Despite significant advancements in research on artificial intelligence, its integration in clinical setting remains low. This is due to multiple reasons including data privacy issues, black box nature of algorithms and bias concerns.
One of the challenges is the lack of standards for sharing data between different health systems, which makes it challenging to integrate artificial intelligence algorithms into the routine workflow for nephrologists. Another key factor is that there is a lack of trust among clinicians/healthcare professionals for artificial intelligence which goes back to black box nature of these algorithms. One way of addressing this is to generate high-quality evidence and rigorous validation of these algorithms.
Artificial intelligence-based models can amplify biases and discrimination, particularly if the training data set reflects the healthcare disparities.
One such example is a race-based eGFR calculation, which has been a topic of debate recently, and the growing consensus is that the inclusion of race in these equations has contributed to disparities in kidney transplants among African-American individuals. This led to the development of alternative eGFR measurements that do not include race, such as Cystatin C-based equations. If the AI model incorporates the old race based GFR then the results may be biased.
To minimize bias, several fair practices have been recommended which include selection of representative patients in the model development, careful consideration on incorporating social determinants of health (SDOH), validation of models prior to deployment with tools such as Prediction model Risk Of Bias Assessment Tool (PROBAST). For example, if an AI model learns that low socioeconomic status is associated with poor outcomes even with an effective treatment, then that model may recommend against providing an effective treatment for patients with low socioeconomic status.
Artificial intelligence holds significant promise in transforming the landscape of managing kidney disease in the coming times.
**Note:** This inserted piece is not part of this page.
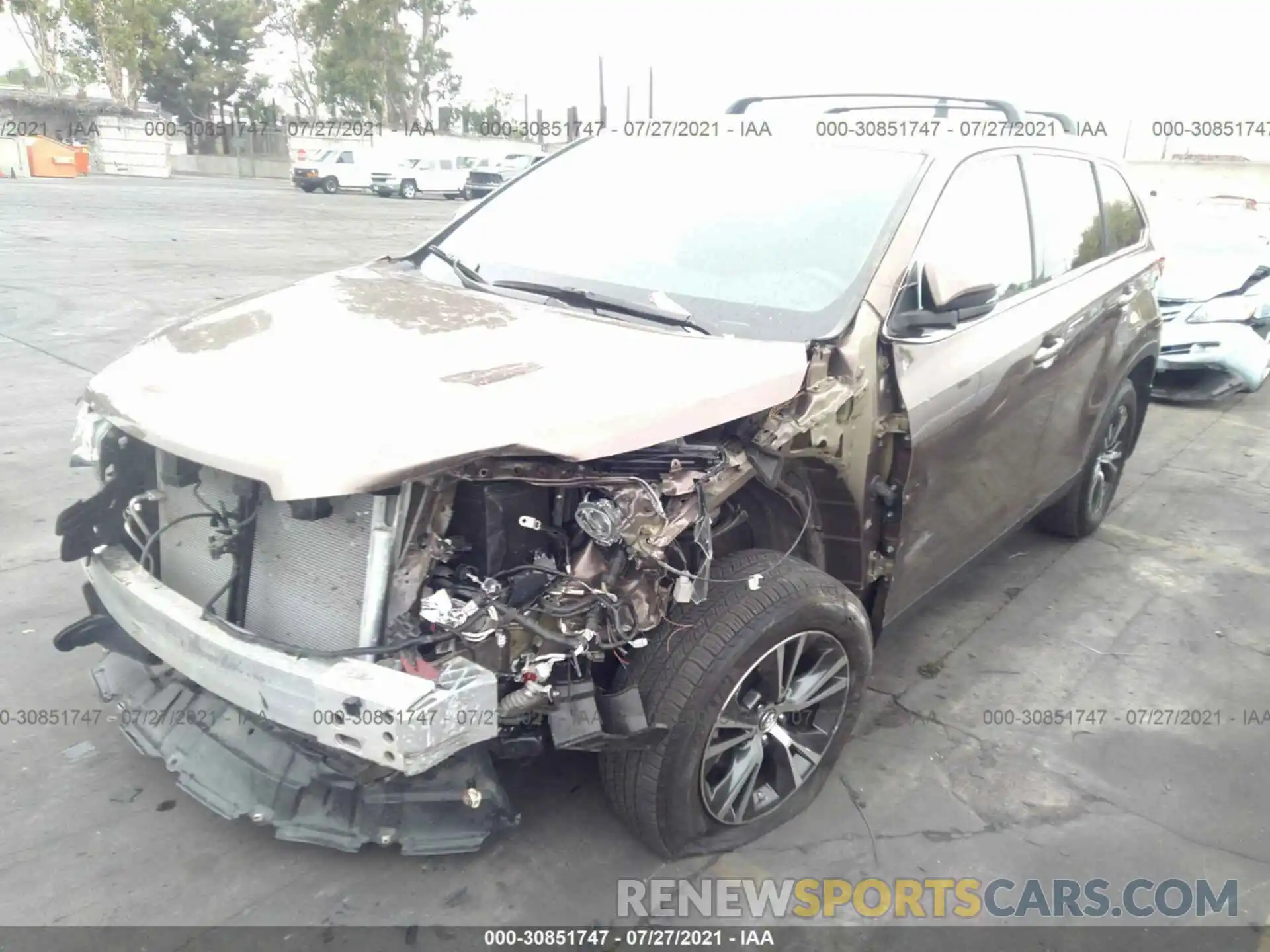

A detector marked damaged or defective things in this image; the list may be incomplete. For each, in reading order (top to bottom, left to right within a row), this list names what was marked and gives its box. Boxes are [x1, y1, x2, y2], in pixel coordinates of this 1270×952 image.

It has applications in each and every domain of nephrology, including acute kidney injury, chronic kidney disease progression dialysis kidney transplant as well as kidney pathology.
In this era of precision medicine, incorporating artificial intelligence will allow us to deliver individualized medical care. For example, in the case of dialysis, I envision a future where artificial intelligence models are integrated into routine dialysis delivery, including dialysis machines. A patient comes into the dialysis clinic with slight volume overload and the machine learning model has already alerted the dialysis nurse and physicians with the optimal approach to ultrafiltration by continuous monitoring of blood volume and bioimpedance data as well as lung ultrasonography so as to minimize major hemodynamic shifts during dialysis. This can improve patient experience as well as reduce adverse outcomes.
Artificial intelligence is here to stay, and we will see increasing integration in clinical nephrology in the future.
AI in its current form is neither intended to nor can it replace nephrologist. In coming times, nephrologists who embrace artificial intelligence will not only have a significant advantage, but also will set themselves apart as leaders in their field. We need to familiarize nephrologist with basics of artificial intelligence and need to invest more resources to develop AI competent workforce.